Боэнерджес (язвительно). А небось, охотно командовали бы сами: «Отрубить ему голову!»
Магнус. Есть много людей, которые даже и не заметили бы, что лишились головы, — настолько невелико ее содержимое. Но все же казнить человека — дело нешуточное, так, по крайней мере, самоуверенно воображают те, кому предстоит казнь. Мне лично кажется, что если бы встал вопрос о моей казни...
Боэнерджес (зловеще). А что ж, может, когда-нибудь и встанет. Я слышал такие разговоры.
Магнус. Вполне допускаю. Я не забыл о голове короля Карла Первого. Но надеюсь, что в этом случае вопрос будут решать живые люди, а не каучуковые штемпели.
Боэнерджес. Его будет решать ваш министр внутренних дел, член законного демократического правительства.
Магнус. Такой же каучуковый штемпель!
Боэнерджес. Сейчас, может быть. Но когда министром внутренних дел стану я — дудки! Никому не удастся превратить в каучуковый штемпель Билла Боэнерджеса, ручаюсь вам.
Магнус. Ну, разумеется, разумеется. А ведь забавно, до чего люди склонны идеализировать своих властителей. Когда-то, в старые времена, король почитался богом — бедняга! Его и называли богом, и поклонялись ему, как существу всеведущему и непогрешимому. Ужасно...
Боэнерджес. Не ужасно, а глупо, просто глупо.
Магнус. Но, пожалуй, не глупей, чем наша отговорка, будто бы он всего лишь каучуковый штемпель, а? Божественный император Древнего Рима не обладал ни безграничной мудростью, ни безграничными знаниями, ни безграничной властью; но кое-что он смыслил, знал и мог, пожалуй, даже не меньше, чем его министры. Это был живой человек, а не неодушевленный предмет. Кто смел приблизиться к королю или министру, взять его со стола и приложить к бумаге, как берут и прикладывают предмет из дерева, металла и резины? А вот несменяемые чиновники вашего министерства будут норовить именно так обращаться с вами. И девятнадцать раз из двадцати вы это стерпите, потому что вы не можете все знать; а если бы вы даже и знали все, то, во всяком случае, не могли бы сами все делать и всюду поспевать. Но что случится на двадцатый раз?
Боэнерджес. На двадцатый раз они увидят, что имеют дело с Биллом Боэнерджесом.

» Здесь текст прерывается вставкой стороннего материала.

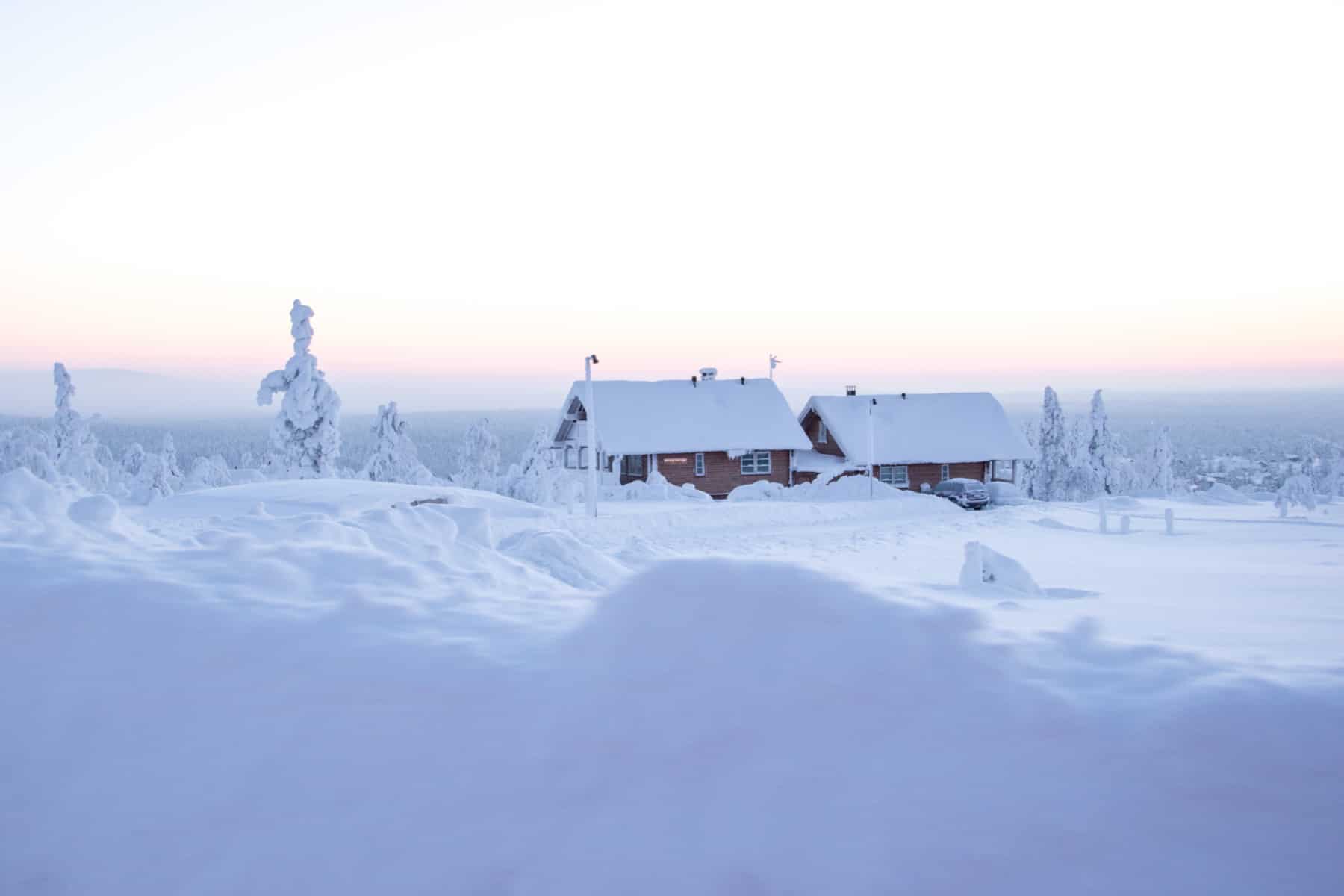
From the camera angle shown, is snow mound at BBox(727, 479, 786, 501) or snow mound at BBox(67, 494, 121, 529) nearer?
snow mound at BBox(67, 494, 121, 529)

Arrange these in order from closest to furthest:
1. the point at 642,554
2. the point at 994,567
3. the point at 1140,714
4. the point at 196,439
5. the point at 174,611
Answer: the point at 1140,714
the point at 174,611
the point at 994,567
the point at 642,554
the point at 196,439

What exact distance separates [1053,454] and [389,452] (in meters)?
44.2

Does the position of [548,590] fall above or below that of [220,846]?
above

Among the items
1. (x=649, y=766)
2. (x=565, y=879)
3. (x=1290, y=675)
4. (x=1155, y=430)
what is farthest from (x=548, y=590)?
(x=1155, y=430)

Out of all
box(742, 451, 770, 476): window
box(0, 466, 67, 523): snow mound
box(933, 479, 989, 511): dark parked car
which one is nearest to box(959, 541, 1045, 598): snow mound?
box(0, 466, 67, 523): snow mound

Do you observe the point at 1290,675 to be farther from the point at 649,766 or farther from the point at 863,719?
the point at 649,766

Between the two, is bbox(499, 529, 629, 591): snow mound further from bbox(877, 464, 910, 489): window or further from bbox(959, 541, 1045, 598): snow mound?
bbox(877, 464, 910, 489): window

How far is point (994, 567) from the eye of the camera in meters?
9.44

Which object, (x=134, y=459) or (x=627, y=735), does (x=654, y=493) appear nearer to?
(x=627, y=735)

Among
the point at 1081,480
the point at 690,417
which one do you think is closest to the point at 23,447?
the point at 690,417

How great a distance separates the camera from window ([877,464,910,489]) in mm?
41469

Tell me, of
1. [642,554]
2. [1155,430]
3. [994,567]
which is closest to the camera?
[994,567]

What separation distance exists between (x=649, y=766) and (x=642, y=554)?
10569mm

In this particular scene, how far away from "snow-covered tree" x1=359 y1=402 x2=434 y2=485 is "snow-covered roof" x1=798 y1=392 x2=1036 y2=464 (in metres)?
26.4
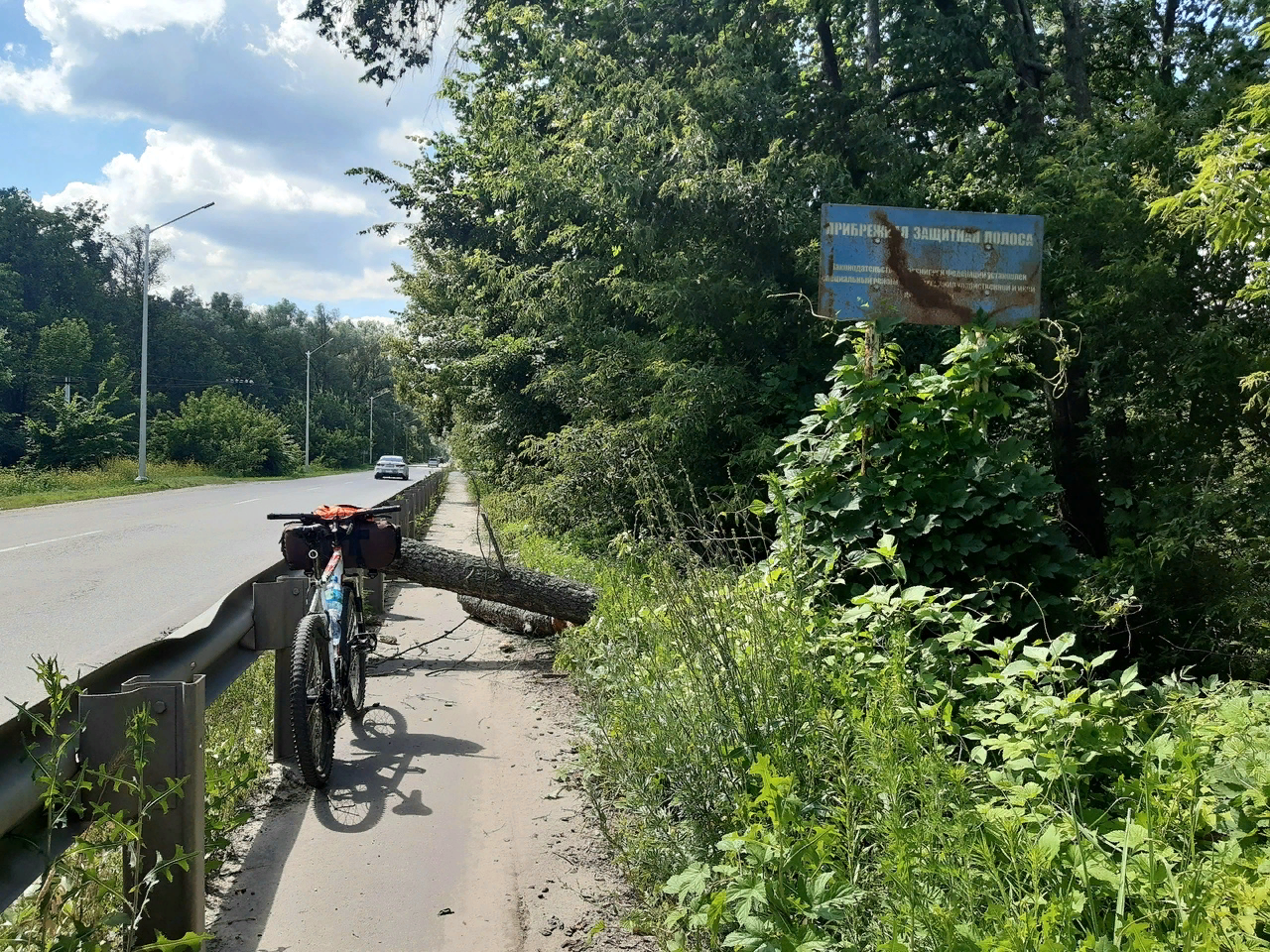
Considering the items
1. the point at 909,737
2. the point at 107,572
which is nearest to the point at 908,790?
the point at 909,737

Магнус. Вот именно. Теория каучукового штемпеля не оправдается, мистер Боэнерджес. Старая теория о божественной природе королевской власти оправдывалась, потому что в любом из нас есть божественная искра; и даже самый глупый, самый незадачливый король или министр — бог не бог, а какое-то подобие бога, потуга на божественность, пусть даже очень отдаленное подобие и очень слабенькая потуга. А вот теория каучукового штемпеля всегда в критический момент оказывается несостоятельной, потому что король или министр — это не штемпель, а живая душа.
Боэнерджес. Ах, вот как? Короли, оказывается, еще верят в существование души!
Магнус. Я пользуюсь этим термином для удобства — он краток и привычен. Но если вы не хотите, чтобы вас называли живой душой, можно назвать и иначе: скажем, одушевленной материей — в отличие от неодушевленной.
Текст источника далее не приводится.